Ilaria went to him, touching the hand that rested on the open window. “You’ll leave your car and go to help the people who
are injured.”
The man’s eyes glazed over. He opened the car door and the car started to roll.
Harrison grabbed Ilaria’s shoulder. “Put the car in Park, first!”
Ilaria repeated the words and the man slammed his foot on the brake and did as she commanded, then climbed out and walked away, leaving the car idling.
Ilaria ran for the passenger door as Harrison climbed in the driver’s side. “Good work.” He pushed the seat back to accommodate his longer legs. “I never thought I’d see the day when I was glad to have an Esri for a partner.”
She glanced at him with enigmatic eyes. “Just get us to that gate, human.”
Harrison smiled grimly.
For the next hour, they worked their way through Crystal City, driving when there was an open space in the road, walking when they had to, then enchanting another driver into helping them again. He kept looking for a motorcyclist, but so far, they’d been in short supply. Time after time, they passed a person in need of help, but he forced himself to focus on the thing that mattered most, on the one thing they could do that would make the biggest difference. They had to reach Dupont Circle before King Rith opened that gate.

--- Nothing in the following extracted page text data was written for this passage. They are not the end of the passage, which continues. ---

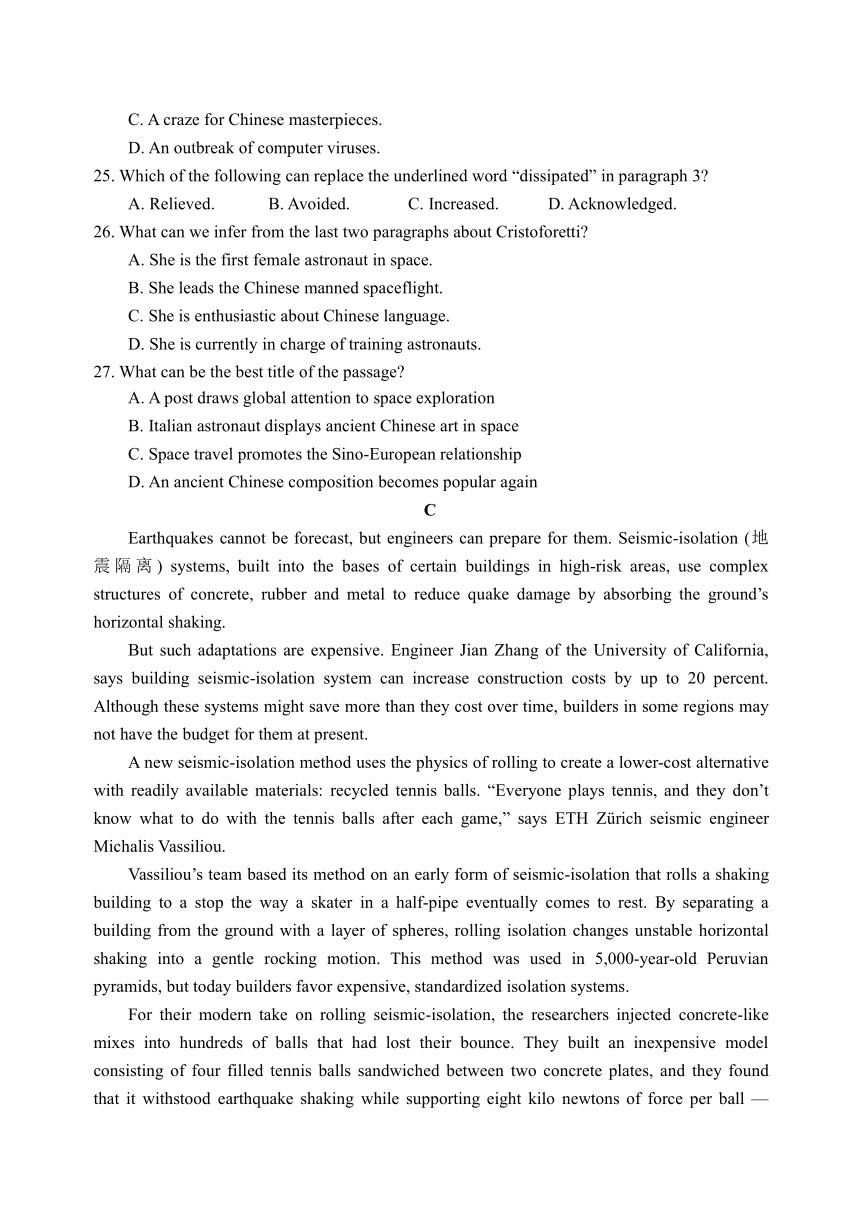 C. A craze for Chinese masterpieces.

D. An outbreak of computer viruses.

25. Which of the following can replace the underlined word “dissipated” in paragraph 3?

A. Relieved. B. Avoided. C. Increased. D. Acknowledged.

26. What can we infer from the last two paragraphs about Cristoforetti?

A. She is the first female astronaut in space.

B. She leads the Chinese manned spaceflight.

C. She is enthusiastic about Chinese language.

D. She is currently in charge of training astronauts.

27. What can be the best title of the passage?

A. A post draws global attention to space exploration

B. Italian astronaut displays ancient Chinese art in space

C. Space travel promotes the Sino-European relationship

D. An ancient Chinese composition becomes popular again

C

Earthquakes cannot be forecast, but engineers can prepare for them. Seismic-isolation (地震隔离) systems, built into the bases of certain buildings in high-risk areas, use complex structures of concrete, rubber and metal to reduce quake damage by absorbing the ground’s horizontal shaking.

But such adaptations are expensive. Engineer Jian Zhang of the University of California, says building seismic-isolation system can increase construction costs by up to 20 percent. Although these systems might save more than they cost over time, builders in some regions may not have the budget for them at present.

A new seismic-isolation method uses the physics of rolling to create a lower-cost alternative with readily available materials: recycled tennis balls. “Everyone plays tennis, and they don’t know what to do with the tennis balls after each game,” says ETH Zürich seismic engineer Michalis Vassiliou.

Vassiliou’s team based its method on an early form of seismic-isolation that rolls a shaking building to a stop the way a skater in a half-pipe eventually comes to rest. By separating a building from the ground with a layer of spheres, rolling isolation changes unstable horizontal shaking into a gentle rocking motion. This method was used in 5,000-year-old Peruvian pyramids, but today builders favor expensive, standardized isolation systems.

For their modern take on rolling seismic-isolation, the researchers injected concrete-like mixes into hundreds of balls that had lost their bounce. They built an inexpensive model consisting of four filled tennis balls sandwiched between two concrete plates, and they found that it withstood earthquake shaking while supporting eight kilo newtons of force per ball —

They were on the 14th Street bridge when his phone finally rang. He grabbed it.
“Hello?”
Charlie’s voice came through strong and clear. “King Rith attacked Fort McNair. He found the three green stones we’d hidden there and apparently knocked out everyone nearby.”

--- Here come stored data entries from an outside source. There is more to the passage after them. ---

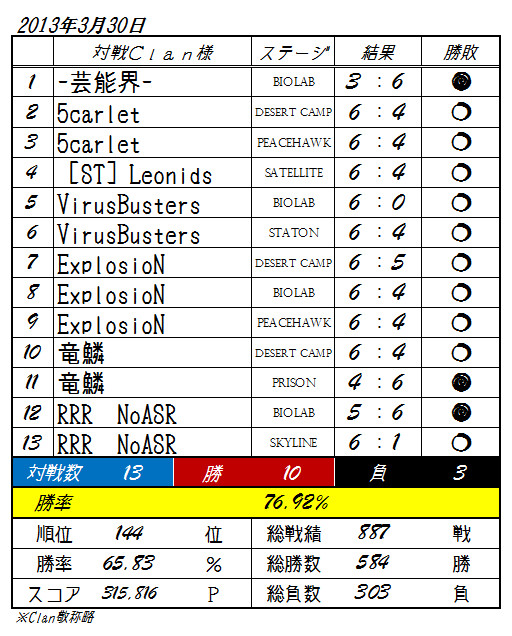 2013年3月30日

| | 対戦Clan様 | ステージ | 結果 | 勝敗 |
|---|---|---|---|---|
| 1 | -芸能界- | BIOLAB | 3 : 6 | ● |
| 2 | 5carlet | DESERT CAMP | 6 : 4 | ○ |
| 3 | 5carlet | PEACEHAWK | 6 : 4 | ○ |
| 4 | [ST] Leonids | SATELLITE | 6 : 4 | ○ |
| 5 | VirusBusters | BIOLAB | 6 : 0 | ○ |
| 6 | VirusBusters | STATON | 6 : 4 | ○ |
| 7 | ExplosioN | DESERT CAMP | 6 : 5 | ○ |
| 8 | ExplosioN | BIOLAB | 6 : 4 | ○ |
| 9 | ExplosioN | PEACEHAWK | 6 : 4 | ○ |
| 10 | 竜鱗 | DESERT CAMP | 6 : 4 | ○ |
| 11 | 竜鱗 | PRISON | 4 : 6 | ● |
| 12 | RRR NoASR | BIOLAB | 5 : 6 | ● |
| 13 | RRR NoASR | SKYLINE | 6 : 1 | ○ |

| 対戦数 | 13 | 勝 | 10 | 負 | 3 |
|---|---|---|---|---|---|

勝率 76.92%

| 順位 | 144 | 位 | 総戦績 | 887 | 戦 |
|---|---|---|---|---|---|
| 勝率 | 65.83 | % | 総勝数 | 584 | 勝 |
| スコア | 315,816 | P | 総負数 | 303 | 負 |

※Clan敬称略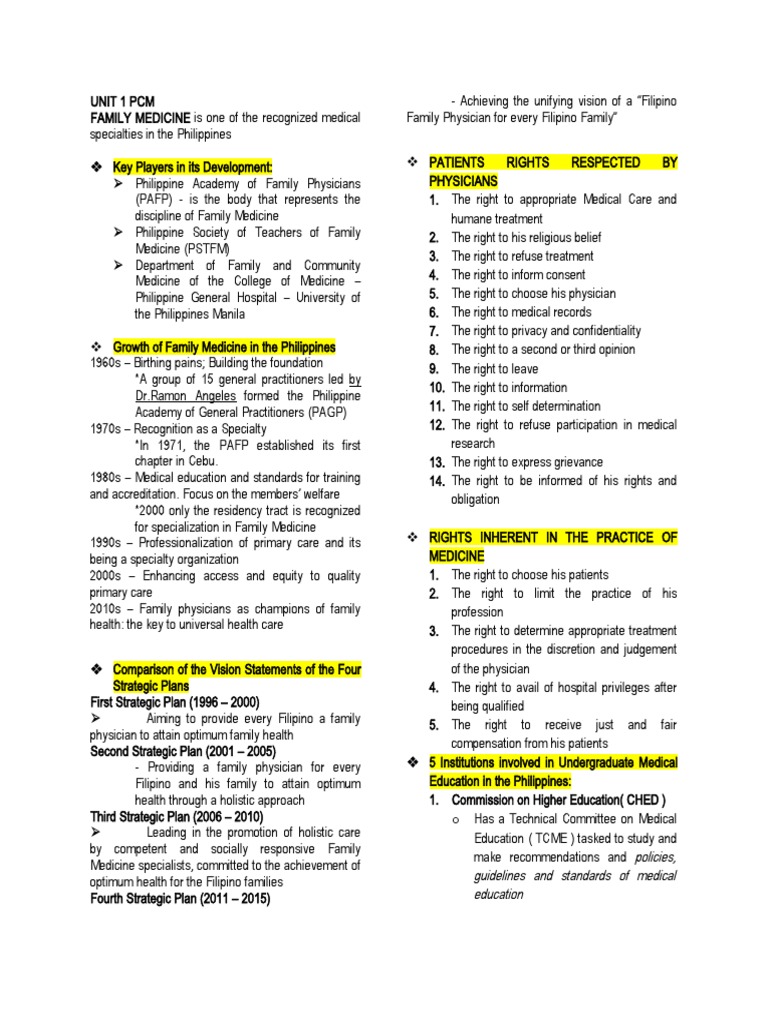 UNIT 1 PCM
FAMILY MEDICINE is one of the recognized medical specialties in the Philippines

❖ Key Players in its Development:
➢ Philippine Academy of Family Physicians (PAFP) - is the body that represents the discipline of Family Medicine
➢ Philippine Society of Teachers of Family Medicine (PSTFM)
➢ Department of Family and Community Medicine of the College of Medicine – Philippine General Hospital – University of the Philippines Manila

❖ Growth of Family Medicine in the Philippines
1960s – Birthing pains; Building the foundation
*A group of 15 general practitioners led by Dr.Ramon Angeles formed the Philippine Academy of General Practitioners (PAGP)
1970s – Recognition as a Specialty
*In 1971, the PAFP established its first chapter in Cebu.
1980s – Medical education and standards for training and accreditation. Focus on the members' welfare
*2000 only the residency tract is recognized for specialization in Family Medicine
1990s – Professionalization of primary care and its being a specialty organization
2000s – Enhancing access and equity to quality primary care
2010s – Family physicians as champions of family health: the key to universal health care

❖ Comparison of the Vision Statements of the Four Strategic Plans
First Strategic Plan (1996 – 2000)
➢ Aiming to provide every Filipino a family physician to attain optimum family health
Second Strategic Plan (2001 – 2005)
- Providing a family physician for every Filipino and his family to attain optimum health through a holistic approach
Third Strategic Plan (2006 – 2010)
➢ Leading in the promotion of holistic care by competent and socially responsive Family Medicine specialists, committed to the achievement of optimum health for the Filipino families
Fourth Strategic Plan (2011 – 2015)
- Achieving the unifying vision of a "Filipino Family Physician for every Filipino Family"

❖ PATIENTS RIGHTS RESPECTED BY PHYSICIANS
1. The right to appropriate Medical Care and humane treatment
2. The right to his religious belief
3. The right to refuse treatment
4. The right to inform consent
5. The right to choose his physician
6. The right to medical records
7. The right to privacy and confidentiality
8. The right to a second or third opinion
9. The right to leave
10. The right to information
11. The right to self determination
12. The right to refuse participation in medical research
13. The right to express grievance
14. The right to be informed of his rights and obligation

❖ RIGHTS INHERENT IN THE PRACTICE OF MEDICINE
1. The right to choose his patients
2. The right to limit the practice of his profession
3. The right to determine appropriate treatment procedures in the discretion and judgement of the physician
4. The right to avail of hospital privileges after being qualified
5. The right to receive just and fair compensation from his patients
❖ 5 Institutions involved in Undergraduate Medical Education in the Philippines:
1. Commission on Higher Education( CHED )
o Has a Technical Committee on Medical Education ( TCME ) tasked to study and make recommendations and policies, guidelines and standards of medical education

“I’m fully aware of the last part,” Harrison muttered.
“You got hit, too?”
“Looks like the end of days in Crystal City.”
“Kade talked to Autumn. The Adams Morgan area is fine. Best we can figure, he took out everyone within about a two-mile radius of Fort McNair.”
“You think he did all this with just three stones?”
“We’re ninety-percent sure he didn’t get the others. The only way to be one hundred percent certain is to pull them out and look at them, but that will just give him a lock on them. We’ve talked to the Sitheen recruit posted at Bolling. There’s been no sign of Esri over there.”